Factors influencing the CSA

Factors that were checked for correlation with CSA are typically age, sex, height, weight and BMI. The first problem is that many of those interfere with each other, like BMI is calculated from height and weight and height is influenced by gender.

Among the 18 studies [1-18] we included here, 17 reported about correlations of CSA with various factors.

BMI was investigated in 13 [1-3, 5-7, 11, 12, 14-18] and showed at least some correlation in 12 of them. The correlation with height was investigated in 14 [2-9, 11, 12, 14-18] studies and showed correlation in 12 studies. Weight – 16 studies [2-4, 6-9, 12, 14-18], correlation in 13. Age – 14 [1, 2, 4, 7-9, 12, 14-17], correlation in 8. Sex – eight studies [2-4, 6, 7, 10, 16, 17], at least some correlation in 5, but not at all sites. So we are confronted with conflicting results.

The important conclusion for you is: There may be some influence on the CSA by biological factors, but at the moment there is no recommendation or need to use different reference values for people of different height or weight, for example. On the contrary, concerning age it has been shown by Cartwright et al. [19] that CSA is positively correlated with age, but values do not become pathologically high and stay within usual reference values – with one exception of the ten sites checked.

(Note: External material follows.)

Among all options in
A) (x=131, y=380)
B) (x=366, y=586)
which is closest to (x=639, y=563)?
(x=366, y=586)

If you are interested in the details – these can be found in Table 1.

How do I know if a CSA is pathologically enlarged?

There are basically two ways:

  1. Comparison within the patient in unilateral disorders – this is also addressed in our basic course
  2. Using reference values
How do I get reference values?
The main recommendation: create your own reference values. Basically what you have to do is set up a cohort of healthy individuals and scan them on the sites you are interested in. It should at least be 10 people from each decade between 20 and 70 years of age. By including 5 males and 5 females per decade you also avoid the topic of influence of sex. Then you have the values of 50 people of both sides. Calculate a mean, calculate a standard deviation. Your mean plus 2x standard deviation is your upper limit normal.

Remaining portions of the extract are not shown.